One of the most famous stories of centaur misbehavior is at the wedding of the Lapith king Perithoos, best friend of Theseus. Perithoos invites the centaurs to the wedding, but after consuming alcohol, they become feral, attempting to carry off the bride and the other women. A huge battle ensued, one that was quite popular in art—the Parthenon metopes (large marble friezes on the outside of the building) take this battle as their subject. Such depictions with centaurs became so popular that they actually had their own name—“Centauromachies” (literally, centaur fights).

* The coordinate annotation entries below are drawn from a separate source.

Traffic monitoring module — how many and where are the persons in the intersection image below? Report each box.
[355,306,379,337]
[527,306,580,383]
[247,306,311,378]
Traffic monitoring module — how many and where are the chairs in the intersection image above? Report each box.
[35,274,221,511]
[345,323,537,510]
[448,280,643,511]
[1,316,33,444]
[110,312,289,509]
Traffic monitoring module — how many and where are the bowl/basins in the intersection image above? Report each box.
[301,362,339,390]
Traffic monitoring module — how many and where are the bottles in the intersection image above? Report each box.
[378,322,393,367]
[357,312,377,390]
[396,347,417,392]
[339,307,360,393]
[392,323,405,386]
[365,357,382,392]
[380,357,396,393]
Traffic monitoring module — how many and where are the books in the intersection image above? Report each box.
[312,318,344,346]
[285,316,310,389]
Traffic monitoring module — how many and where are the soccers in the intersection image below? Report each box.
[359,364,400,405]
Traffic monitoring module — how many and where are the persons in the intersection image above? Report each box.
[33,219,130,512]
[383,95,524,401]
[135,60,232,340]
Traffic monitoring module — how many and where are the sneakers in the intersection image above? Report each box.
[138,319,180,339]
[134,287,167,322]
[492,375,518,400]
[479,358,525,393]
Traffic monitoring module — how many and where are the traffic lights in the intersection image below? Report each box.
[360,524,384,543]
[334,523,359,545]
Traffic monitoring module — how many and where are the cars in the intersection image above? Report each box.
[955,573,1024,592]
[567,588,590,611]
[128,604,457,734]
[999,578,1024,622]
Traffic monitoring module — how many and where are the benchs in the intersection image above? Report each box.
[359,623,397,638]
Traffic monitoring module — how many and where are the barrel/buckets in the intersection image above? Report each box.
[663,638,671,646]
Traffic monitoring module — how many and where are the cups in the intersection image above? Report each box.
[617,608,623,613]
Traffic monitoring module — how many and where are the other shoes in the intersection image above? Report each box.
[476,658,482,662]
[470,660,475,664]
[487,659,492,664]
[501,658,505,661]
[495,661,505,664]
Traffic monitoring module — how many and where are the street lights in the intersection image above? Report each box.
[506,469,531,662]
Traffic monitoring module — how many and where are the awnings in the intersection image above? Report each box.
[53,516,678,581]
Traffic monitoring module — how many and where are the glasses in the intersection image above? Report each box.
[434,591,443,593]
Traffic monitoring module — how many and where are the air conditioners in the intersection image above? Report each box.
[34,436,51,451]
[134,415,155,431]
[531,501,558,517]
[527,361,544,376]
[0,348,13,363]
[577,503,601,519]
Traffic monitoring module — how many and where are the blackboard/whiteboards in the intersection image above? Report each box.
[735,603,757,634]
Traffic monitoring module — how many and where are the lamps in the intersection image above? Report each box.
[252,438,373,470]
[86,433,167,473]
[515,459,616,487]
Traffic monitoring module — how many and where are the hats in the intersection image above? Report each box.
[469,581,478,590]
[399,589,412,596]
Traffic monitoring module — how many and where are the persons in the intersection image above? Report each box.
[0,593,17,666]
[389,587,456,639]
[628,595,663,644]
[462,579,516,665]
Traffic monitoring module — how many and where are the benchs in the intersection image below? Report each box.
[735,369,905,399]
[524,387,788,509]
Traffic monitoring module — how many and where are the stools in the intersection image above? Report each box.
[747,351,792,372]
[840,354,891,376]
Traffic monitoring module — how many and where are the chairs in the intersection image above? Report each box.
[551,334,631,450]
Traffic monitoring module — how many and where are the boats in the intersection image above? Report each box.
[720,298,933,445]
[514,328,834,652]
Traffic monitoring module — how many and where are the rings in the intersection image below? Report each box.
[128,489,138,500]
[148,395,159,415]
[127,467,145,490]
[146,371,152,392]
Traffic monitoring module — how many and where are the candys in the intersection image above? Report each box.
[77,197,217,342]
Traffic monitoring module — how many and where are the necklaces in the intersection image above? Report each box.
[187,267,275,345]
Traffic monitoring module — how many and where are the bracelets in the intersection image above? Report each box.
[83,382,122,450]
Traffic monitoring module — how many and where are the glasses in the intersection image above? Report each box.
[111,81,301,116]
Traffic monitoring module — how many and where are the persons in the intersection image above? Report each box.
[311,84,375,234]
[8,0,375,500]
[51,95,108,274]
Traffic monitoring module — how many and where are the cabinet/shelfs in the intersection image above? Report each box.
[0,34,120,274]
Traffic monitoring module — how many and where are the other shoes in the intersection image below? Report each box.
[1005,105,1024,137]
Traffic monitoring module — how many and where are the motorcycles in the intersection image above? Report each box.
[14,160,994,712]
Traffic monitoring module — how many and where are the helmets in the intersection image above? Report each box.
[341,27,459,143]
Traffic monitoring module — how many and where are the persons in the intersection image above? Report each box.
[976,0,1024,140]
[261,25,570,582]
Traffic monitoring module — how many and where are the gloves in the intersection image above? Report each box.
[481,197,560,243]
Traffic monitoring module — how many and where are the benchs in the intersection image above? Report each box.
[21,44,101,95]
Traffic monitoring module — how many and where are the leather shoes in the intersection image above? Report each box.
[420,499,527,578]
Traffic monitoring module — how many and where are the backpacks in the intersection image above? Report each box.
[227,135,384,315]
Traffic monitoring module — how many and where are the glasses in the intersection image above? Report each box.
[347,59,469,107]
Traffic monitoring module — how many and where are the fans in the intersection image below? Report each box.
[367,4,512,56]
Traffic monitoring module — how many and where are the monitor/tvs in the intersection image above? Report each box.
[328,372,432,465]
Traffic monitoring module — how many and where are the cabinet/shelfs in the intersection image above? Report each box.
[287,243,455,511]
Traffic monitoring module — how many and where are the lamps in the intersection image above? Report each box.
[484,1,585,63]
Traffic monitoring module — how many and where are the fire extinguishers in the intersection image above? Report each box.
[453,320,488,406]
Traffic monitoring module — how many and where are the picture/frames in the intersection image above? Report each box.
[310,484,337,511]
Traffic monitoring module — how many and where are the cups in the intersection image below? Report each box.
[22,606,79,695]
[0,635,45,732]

A fascinating side-story about the Lapith/centaur battle involves the unusual hero Caeneus, who was born a beautiful woman, named Caenis. She was raped by the god Poseidon, who after offered to grant her any wish. She wished to be transformed into a man, to escape further persecution. She–now he–became one of the greatest warriors of the Lapiths, and couldn’t be killed by normal means. In order to defeat him, the centaurs were forced to pile giant fir trees and rocks on top of him, until he was literally forced into the earth by their weight.
Maybe the most famous centaur story is the one about Heracles and his wife Deianeira. The two arrive at the river Evenus, where the centaur Nessus has set himself up as the ferryman. Heracles boosts Deianeira only Nessus’ back, but rather than taking her over the river, the centaur starts to run off with her. Heracles pulls out one of his hydra-poisoned arrows and shoots Nessus, who collapses, thankfully not on Deianeira. He whispers to her his apologies and says that she should gather up a bit of his blood. Then, if she ever doubts her husband’s faithfulness, she can give him some of it, and it will make him love her again.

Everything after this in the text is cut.